Prior authorization is the bane of many specialties, but in oncology, the delays can mean the difference between life or death. Turnaround times for authorizations are increasing, and the process has become more complicated. It can sometimes take 2 to 3 weeks to get an oral medication to patients, Okon said.
“This bill is about removing the red tape within our healthcare system and ensuring that cancer patients have timely access to their medications,” said Rep. Bilirakis in a statement. “Doctors, not bureaucrats, best understand the needs of their patients and should be empowered with the tools needed to provide the best possible care — especially when time is of the essence.”
Specifically, the new legislation would do the following:
Require PBMs, plan sponsors, insurers, and pharmacies, including specialty and mail order pharmacies, to ensure that patients with cancer receive their medication within 72 hours of the prescription being submitted to the pharmacy benefit plan provider;
Allow patients who are not able to receive their prescription from a pharmacy benefit plan provider within 72 hours to seek pharmacy services and receive their prescription medication from any other duly-licensed entity that is able to fill it and that it will be covered by the patient’s insurance plan with full use of the patient’s applicable benefit(s);
Require pharmacy benefit plan providers to confirm within 24 hours to the prescriber that the prescription has been received and that they are able to fill it within the 72-hour period;
Require that any prior authorization required by the pharmacy benefit plan provider take place in such a time that the 72-hour time limit is not exceeded.
A First Step
“This is a positive step for patients, and in the right direction, as so many wait weeks for their medication,” says Josh Cox, PharmD, BCPS, director of pharmacy with Dayton Physicians Network, Ohio. “Delays can be devastating for patient care.”

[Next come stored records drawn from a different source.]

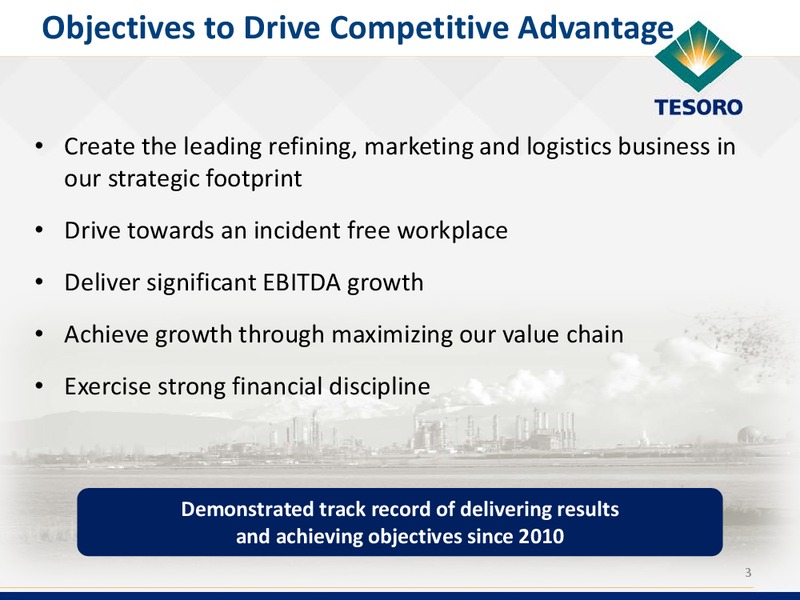 Objectives to Drive Competitive Advantage

TESORO

• Create the leading refining, marketing and logistics business in our strategic footprint

• Drive towards an incident free workplace

• Deliver significant EBITDA growth

• Achieve growth through maximizing our value chain

• Exercise strong financial discipline

Demonstrated track record of delivering results and achieving objectives since 2010

3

Although he believes this new bill is very important, he is a little concerned at how it will all play out.
The logistics in getting patients their medication within the allotted time frame could prove problematic. “I work for a community college practice, and we have a pharmacy on the premises, so we have everything we need and all of the patient records,” Cox said. “Patients get their drugs right away, as we are able to facilitate the flow of information in real time.”

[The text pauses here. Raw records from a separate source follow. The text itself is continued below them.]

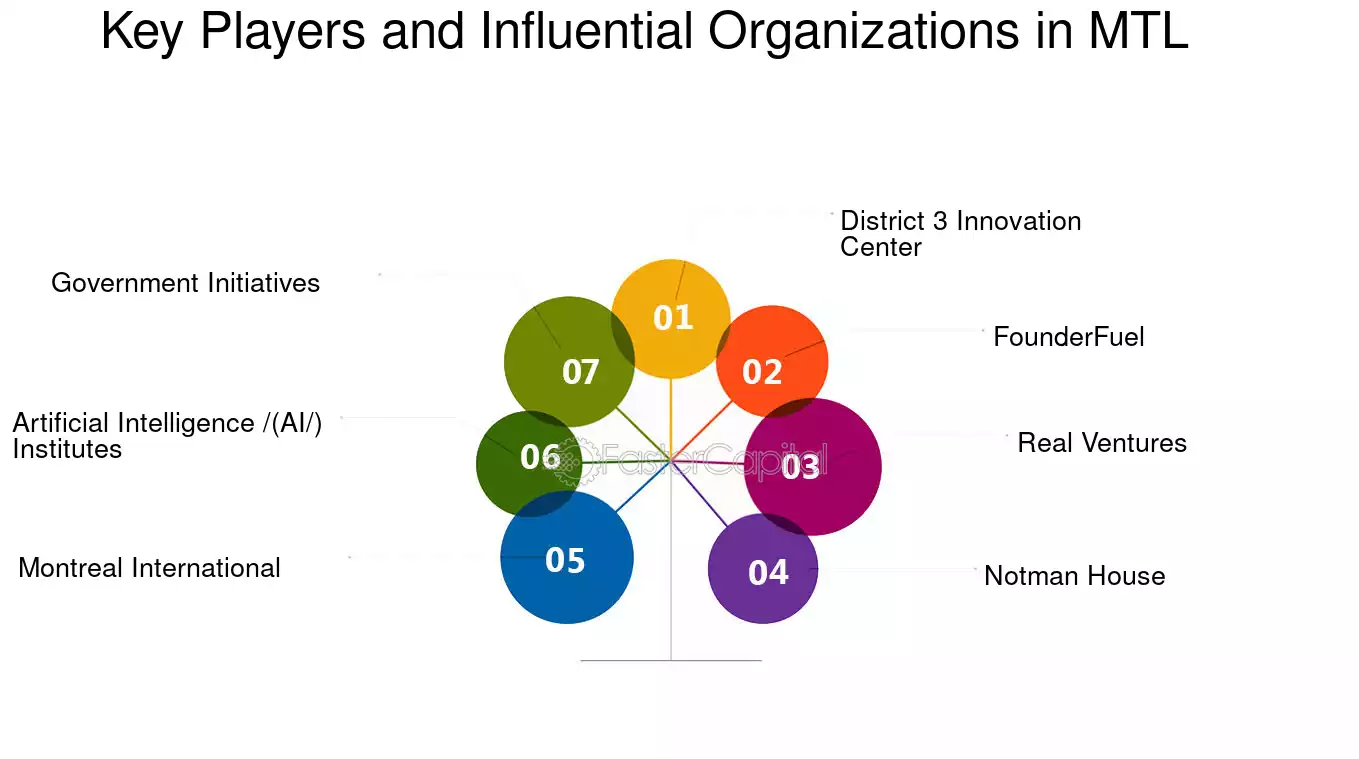 Key Players and Influential Organizations in MTL

01
District 3 Innovation Center

02
FounderFuel

03
Real Ventures

04
Notman House

05
Montreal International

06
Artificial Intelligence /(AI/) Institutes

07
Government Initiatives

FasterCapital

However, this is not possible with an outside pharmacy, Cox told Medscape Medical News. “We have immediate access to labs, records, everything, and all of that has to be gathered by the outside pharmacy. It can take time to get that information, in addition to dealing with the prior authorization and all of the other steps.”

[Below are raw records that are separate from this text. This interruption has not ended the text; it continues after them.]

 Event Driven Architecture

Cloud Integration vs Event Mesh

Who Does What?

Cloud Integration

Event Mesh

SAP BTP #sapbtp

That said, he is “cautiously optimistic” that the bill, if it passes, will have a positive impact. “But it falls short from the ideal,” he said. “We need to allow patient choice. Some patients will be fine getting them from the specialty pharmacy, but others will choose another option.”
Another pharmacist agrees and feels that to be really effective, the bill “needs some teeth.
“I don’t think the teeth are in the bill,” said Howard Levine, PharmD, director of pharmacy, Queens Medical Associates, New York. “What happens if its day 4 and the patient is still waiting and needs their medication?”
The bill says that the patient can obtain their medication at another pharmacy and the insurer must pay for it, but that may not always be the case. “What if the insurer says that it’s out of network, or they stall on it, or something to that effect?” he said. “Is there a penalty for the insurer if there is a delay?”
Levine feels that at the very least, the TACT bill acknowledges that the problem exists, and it is taking steps to address it. “But we need to make sure that it is enforced, because cancer patients can’t wait weeks for their medication,” he said.